(Saved data entries)
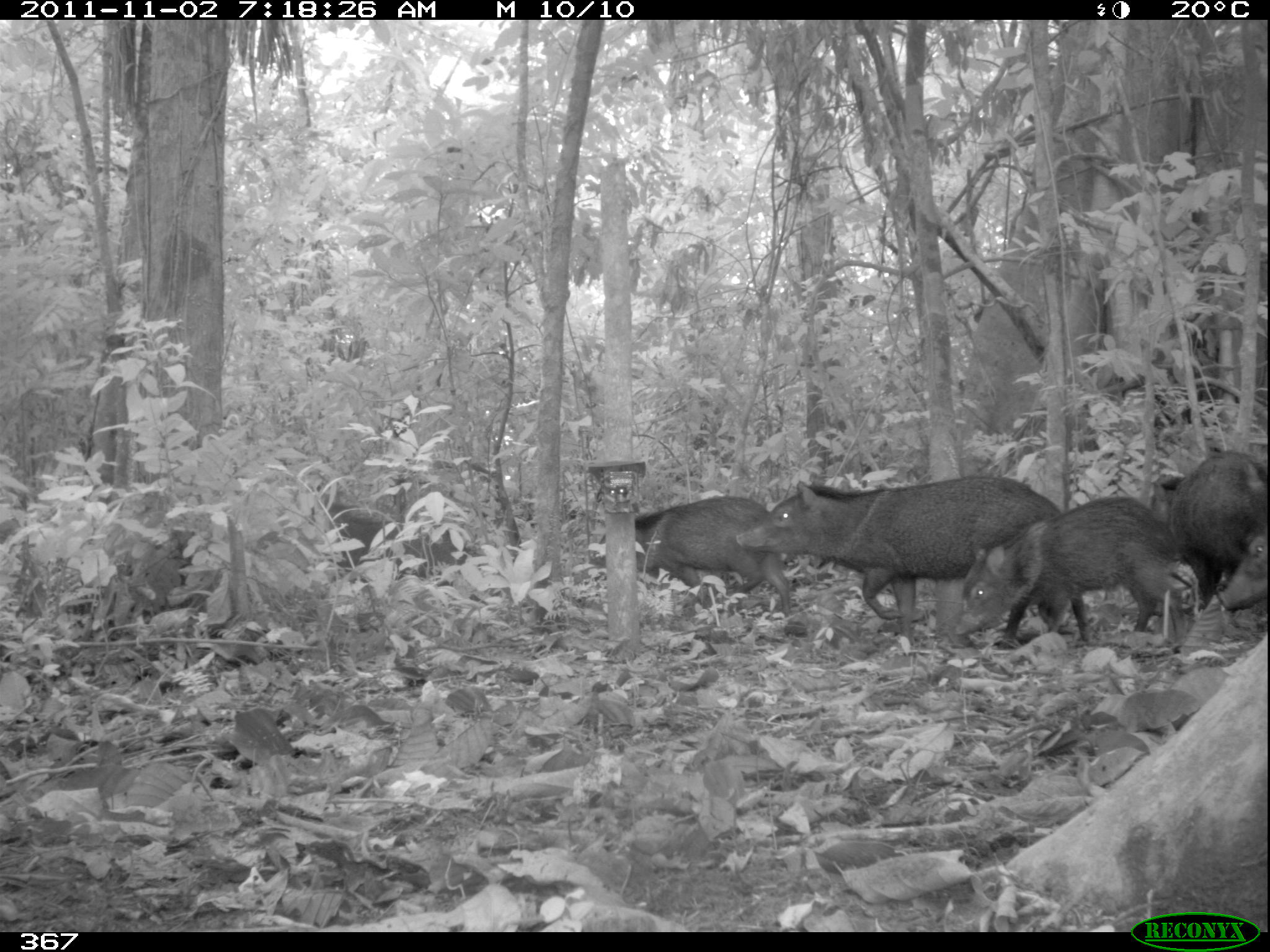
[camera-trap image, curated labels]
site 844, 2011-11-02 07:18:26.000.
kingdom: Animalia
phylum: Chordata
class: Mammalia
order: Artiodactyla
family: Tayassuidae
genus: Pecari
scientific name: Pecari tajacu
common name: collared peccary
Pecari tajacu (collared peccary).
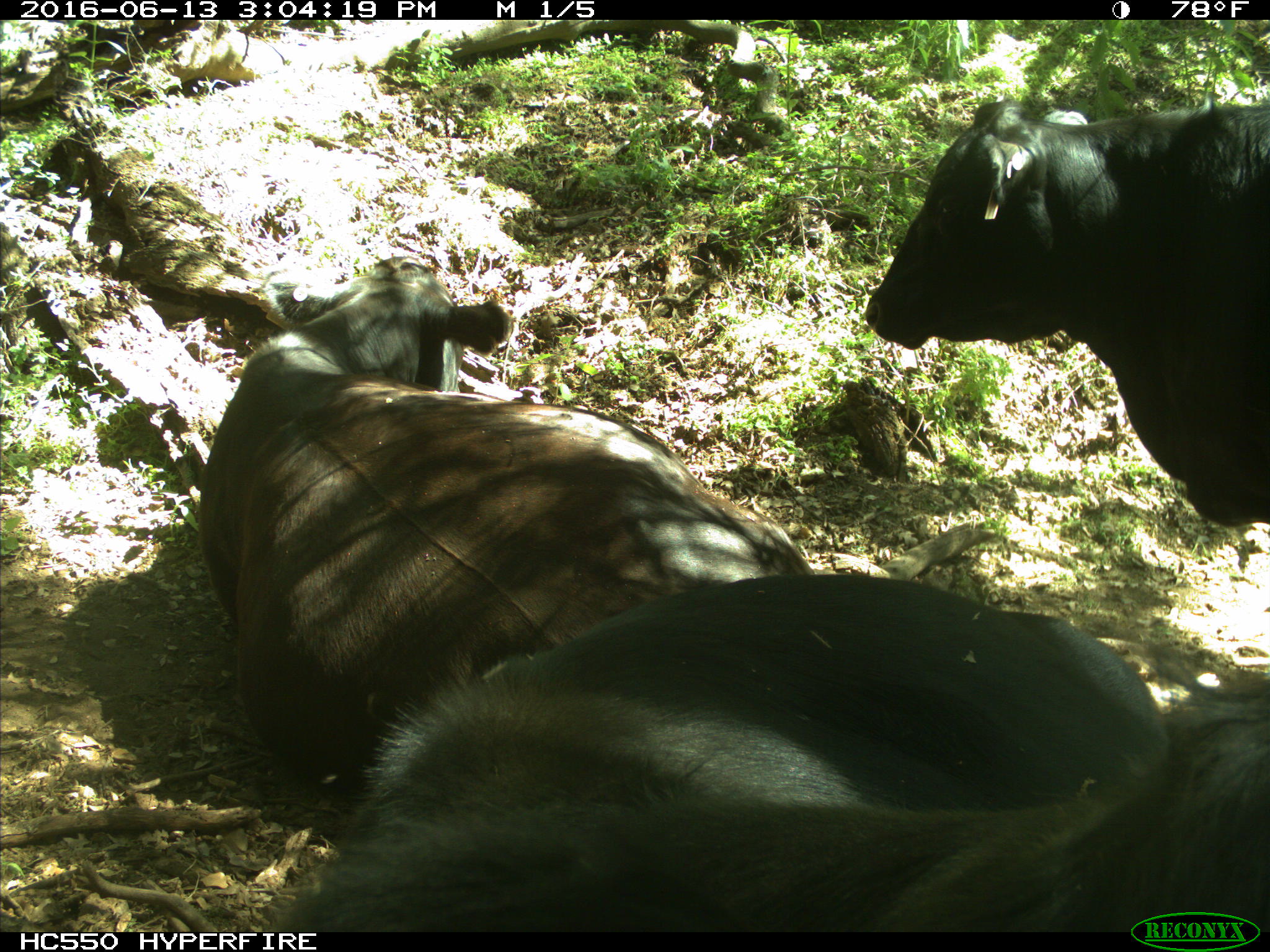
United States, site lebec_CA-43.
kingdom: Animalia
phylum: Chordata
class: Mammalia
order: Artiodactyla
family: Bovidae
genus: Bos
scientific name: Bos taurus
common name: domestic cow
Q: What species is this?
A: Bos taurus (domestic cow).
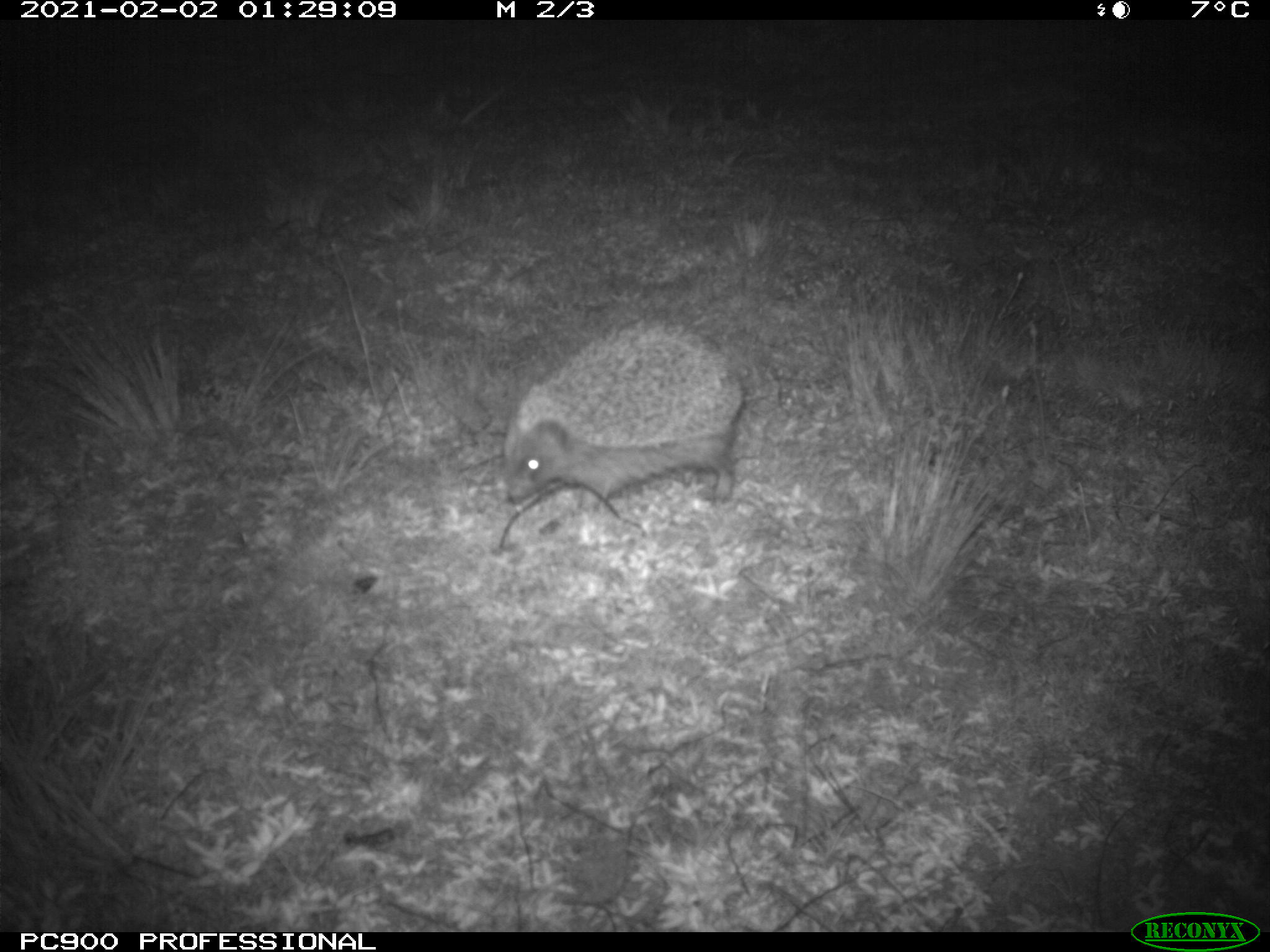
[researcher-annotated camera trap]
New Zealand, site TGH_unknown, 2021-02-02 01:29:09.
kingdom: Animalia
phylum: Chordata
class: Mammalia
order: Eulipotyphla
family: Erinaceidae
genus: Erinaceus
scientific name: Erinaceus europaeus europaeus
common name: european hedgehog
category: hedgehog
Hedgehog (european hedgehog) (Erinaceus europaeus europaeus).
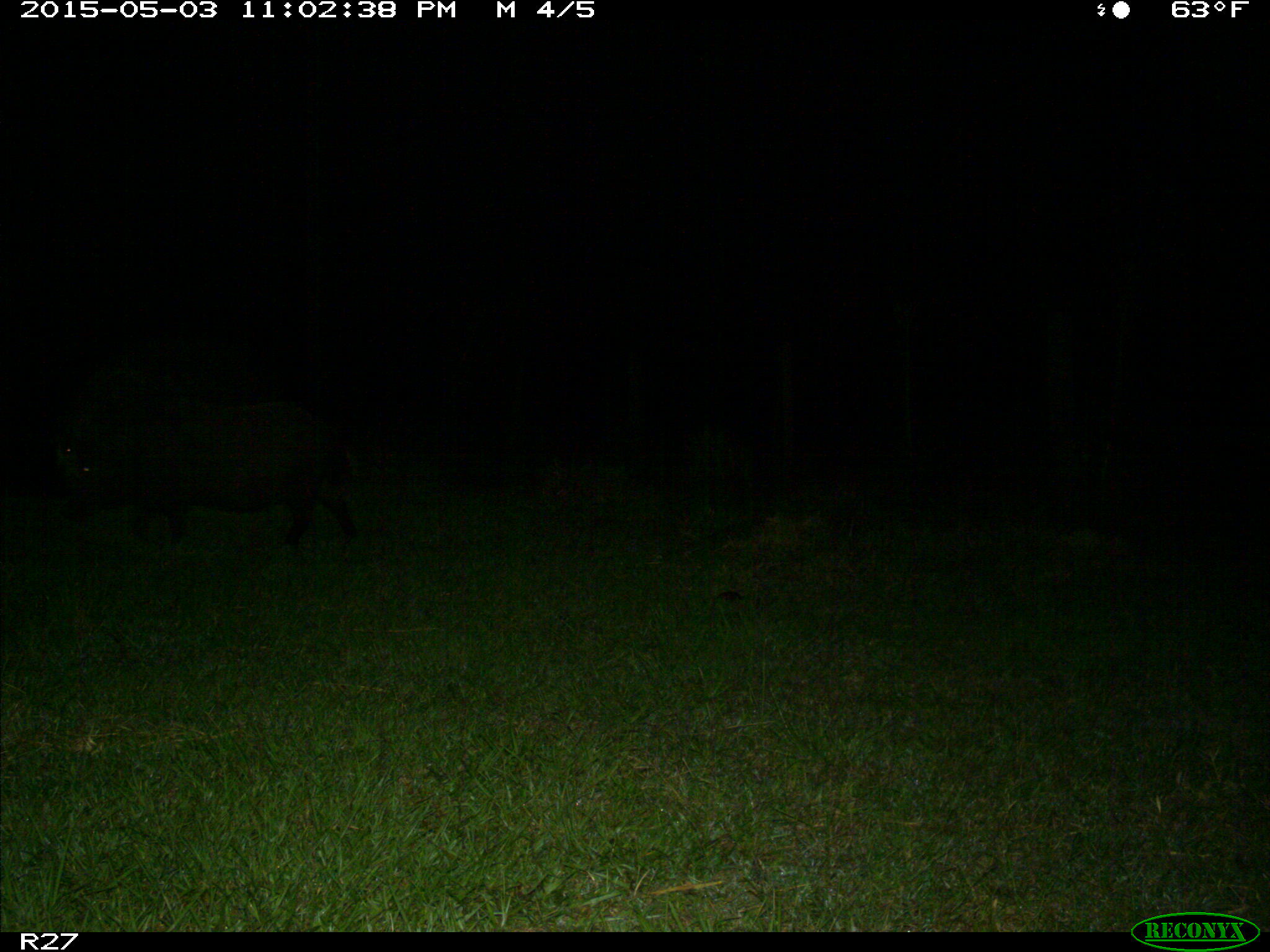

=== REQUIREMENT ===
Copy each line from the records above that includes the string "scientific".

=== OUTPUT FOR THIS TASK ===
scientific name: Pecari tajacu
scientific name: Bos taurus
scientific name: Erinaceus europaeus europaeus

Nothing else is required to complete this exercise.